Al evocar al enano en su mente sintió una punzada de dolor, así que decidió desechar toda elucubración sobre su amigo y también sobre el anciano. Ya tenía suficientes preocupaciones con la situación presente, y estaba seguro de que ningún hechicero le ayudaría a salir del atolladero.
—Ignoro qué está sucediendo —susurró el semielfo—, pero sea lo que fuera más nos favorece que nos perjudica. ¿Recuerdas lo que comentó Elistan en una ocasión? Está escrito en los Discos de Mishakal que el Mal se vuelve sobre sí mismo. La Reina Oscura reúne a sus tropas por un motivo desconocido, quizá para asestar un golpe definitivo a Krynn del que no pueda levantarse. Sin embargo, no está todo perdido, y podemos mezclarnos fácilmente en este confuso gentío. Nadie reparará en dos miembros del ejército que regresan con un grupo de prisioneros.
—Así lo espero —apuntó Caramon con sombrío ademán.
—Roguemos para que así sea —apostilló Tanis.
El capitán de la guardia que defendía las puertas de Neraka estaba atosigado por todas partes. La Reina Oscura había convocado un consejo general por segunda vez desde el inicio de la guerra, y los Señores de los Dragones del continente de Ansalon acudían prestos a la llamada. Cuatro días atrás habían empezado a llegar a Neraka y, a partir de entonces, la vida del capitán había sido una constante pesadilla.

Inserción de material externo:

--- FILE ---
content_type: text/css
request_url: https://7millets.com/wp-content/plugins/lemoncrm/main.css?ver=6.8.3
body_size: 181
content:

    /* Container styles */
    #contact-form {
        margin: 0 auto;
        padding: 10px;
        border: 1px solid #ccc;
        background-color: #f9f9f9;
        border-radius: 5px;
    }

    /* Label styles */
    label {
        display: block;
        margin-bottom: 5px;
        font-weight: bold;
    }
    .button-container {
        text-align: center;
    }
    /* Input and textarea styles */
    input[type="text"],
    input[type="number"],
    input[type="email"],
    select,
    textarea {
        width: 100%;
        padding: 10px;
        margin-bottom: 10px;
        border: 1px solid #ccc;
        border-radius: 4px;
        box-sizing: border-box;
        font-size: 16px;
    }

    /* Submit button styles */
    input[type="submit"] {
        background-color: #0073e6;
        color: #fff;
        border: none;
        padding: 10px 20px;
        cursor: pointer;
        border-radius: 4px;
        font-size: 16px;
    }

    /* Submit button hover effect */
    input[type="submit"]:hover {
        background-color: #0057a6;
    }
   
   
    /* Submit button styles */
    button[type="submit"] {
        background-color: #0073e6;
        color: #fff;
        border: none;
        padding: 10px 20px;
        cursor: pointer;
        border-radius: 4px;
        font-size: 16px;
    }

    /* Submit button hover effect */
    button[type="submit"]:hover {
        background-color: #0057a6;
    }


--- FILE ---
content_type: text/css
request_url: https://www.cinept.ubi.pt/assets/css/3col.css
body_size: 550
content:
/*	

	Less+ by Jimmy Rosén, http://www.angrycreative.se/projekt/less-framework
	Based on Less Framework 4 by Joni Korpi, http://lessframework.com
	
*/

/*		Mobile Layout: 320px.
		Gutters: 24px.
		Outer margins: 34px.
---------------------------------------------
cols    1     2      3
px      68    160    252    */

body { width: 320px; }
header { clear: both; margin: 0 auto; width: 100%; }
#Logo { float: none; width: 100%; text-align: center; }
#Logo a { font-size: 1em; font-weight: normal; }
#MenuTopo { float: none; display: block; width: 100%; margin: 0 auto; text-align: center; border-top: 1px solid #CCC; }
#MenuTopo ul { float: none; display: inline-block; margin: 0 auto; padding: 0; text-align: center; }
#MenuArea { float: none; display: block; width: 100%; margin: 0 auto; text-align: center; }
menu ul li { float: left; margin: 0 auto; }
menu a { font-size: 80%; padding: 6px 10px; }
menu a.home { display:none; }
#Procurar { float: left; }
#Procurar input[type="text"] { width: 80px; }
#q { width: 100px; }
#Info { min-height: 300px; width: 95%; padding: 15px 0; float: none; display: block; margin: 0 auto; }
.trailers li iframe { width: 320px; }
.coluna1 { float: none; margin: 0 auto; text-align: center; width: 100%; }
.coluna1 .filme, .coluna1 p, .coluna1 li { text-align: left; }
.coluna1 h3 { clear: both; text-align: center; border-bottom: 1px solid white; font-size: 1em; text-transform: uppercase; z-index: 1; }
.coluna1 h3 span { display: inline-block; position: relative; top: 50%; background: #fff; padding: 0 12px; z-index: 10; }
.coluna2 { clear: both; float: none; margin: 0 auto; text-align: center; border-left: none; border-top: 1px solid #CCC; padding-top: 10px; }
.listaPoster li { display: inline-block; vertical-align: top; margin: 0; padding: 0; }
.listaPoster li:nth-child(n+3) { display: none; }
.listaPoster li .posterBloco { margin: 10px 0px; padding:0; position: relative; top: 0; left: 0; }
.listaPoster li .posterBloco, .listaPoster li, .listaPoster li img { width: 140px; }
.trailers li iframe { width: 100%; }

Los Señores de los Dragones debían entrar en la ciudad por orden de rango. Así, Ariakas sería el primero con su escolta personal, sus tropas, su guardia y sus dragones, seguido por Kitiara, la Dama Oscura, también en compañía de su cohorte de soldados, reptiles y custodios. En tercer lugar haría su aparición Lucien de Takar con su cortejo, y así sucesivamente hasta el último de la comitiva, Fewmaster Toede, del frente oriental.
Tal sistema no había sido concebido tan sólo para honrar a las más altas dignidades. Su propósito era permitir que circulasen sin obstáculos un gran número de tropas y dragones, junto con sus enseres, por un complejo que nunca fue diseñado para albergar a grandes concentraciones. Dada además la desconfianza que reinaba entre unos y otros Señores, ninguno se dejaría persuadir de entrar con un solo draconiano menos que sus colegas y este hecho contribuiría a mantener un orden perfecto. Era un buen plan y podría haber funcionado, de no plantearse un grave problema desde el principio al llegar Ariakas con dos días de retraso.